--- Start Source document ---

Akitoshi Saito

Personal information
- Born: August 8, 1965 (age 60) Sendai, Miyagi

Professional wrestling career
- Ring name(s): Akitoshi Nyanzawa Akitoshi Saito Super Akira Taue
- Billed height: 1.78 m (5 ft 10 in)
- Billed weight: 105 kg (231 lb)
- Trained by: Masashi Aoyagi Yoshiaki Fujiwara
- Debut: December 20, 1990
- Retired: November 17, 2024

= Akitoshi Saito =

Japanese professional wrestler (born 1965)

Akitoshi Saito (斎藤 彰俊, Saitō Akitoshi) is a Japanese retired professional wrestler primarily known for his tenures with Pro Wrestling Noah (Noah) where he is a former five-time GHC Tag Team Champion and a former two-time Global Tag League winner in 2008 and 2011. Saito is also known for a seven-year stint with New Japan Pro Wrestling (NJPW).

==Early life==
Prior to his professional wrestling career, Saito was trained in karate by Masashi Aoyagi. Saito seconded Aoyagi in his matches against Atsushi Onita in Frontier Martial-Arts Wrestling in 1989. He was trained for pro wrestling by Aoyagi and Yoshiaki Fujiwara.

== Professional wrestling career==

===Early career (1990–1991)===
Saito made his pro wrestling debut in Pioneer Senshi and spent much of his early career in W*ING, a small promotion where he enjoyed moderate success.

===New Japan Pro Wrestling (1991–1998)===
He joined New Japan Pro-Wrestling in December 1991, along with his mentor Masashi Aoyagi, feuding with Shiro Koshinaka and Kuniaki Kobayashi. In 1992, the four formed a faction later named Heisei Ishingun, but left the promotion in 1998.

--- End Source document ---

Instruction A:
In the Akitoshi Saito biography, in what month and year did he join New Japan Pro-Wrestling?
Instruction B:
Apart from Saito himself, which people does the Akitoshi Saito biography name in its sections on his early life and wrestling career?
Instruction C:
Resume the Akitoshi Saito biography after its final sentence.

--- Start Information provided ---

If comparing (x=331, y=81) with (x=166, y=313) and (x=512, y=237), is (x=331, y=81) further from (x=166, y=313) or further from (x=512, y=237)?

--- End Information provided ---

Task answer A:
December 1991

Task answer B:
Masashi Aoyagi, Atsushi Onita, Yoshiaki Fujiwara, Shiro Koshinaka, Kuniaki Kobayashi

Task answer C:
===Pro Wrestling Noah (2000–2012)===
After a lengthy hiatus, Saito made his surprise return to pro wrestling in October 2000 for Pro Wrestling Noah, teaming up with longtime mentor Masashi Aoyagi.

In 2001, he joined Jun Akiyama's STERNNESS faction as second-in-command and his career skyrocketed. Obtaining success like never before, he won the GHC Tag Team Title with Akiyama in September 2002, his first championship belt in his 12-year career. Akiyama and Saito proceeded to hold the titles for more than 8 months before losing them to Kenta Kobashi and Tamon Honda in June 2003.

Saito would go on to form his own stable, Dark Agents, with Takashi Sugiura, Masao Inoue and former Heisei Ishingun stablemate Shiro Koshinaka. He awarded himself the GHC Great Happy Christmas Championship in 2004, a title that was defended only once a year, on Christmas Eve. He would also challenge for the GHC Heavyweight Title on two separate occasions, in 2004 against Kenta Kobashi and in 2005 against Takeshi Rikio.

From March 29 to April 27, 2008, Saito and partner Bison Smith featured in NOAH's inaugural Global Tag League. The pair ultimately won the tournament defeating Mitsuharu Misawa and Yoshinari Ogawa in the final. As a result, the duo became number one contenders and on May 23, 2008, Saito and Smith defeated Naomichi Marufuji and Takashi Sugiura to win the GHC Tag Team Titles. The pair's first championship defense came five months later where the two defeated Jun Akiyama and Takeshi Rikio. On November 28 the pair made their second defense against Akira Taue and Takeshi Morishima. Shortly thereafter, Saito received a title opportunity against GHC Heavyweight Champion Kensuke Sasaki, however on December 7, Saito lost that title match. To finish the year, Saito won a two-night tournament simply named 'The Tournament' where he wrestled five matches with ten-minute time limits in the two nights with the result decided by judges if the time limit was reached. Saito defeated Masao Inoue in the final where the judges ruled in his favor 5–0.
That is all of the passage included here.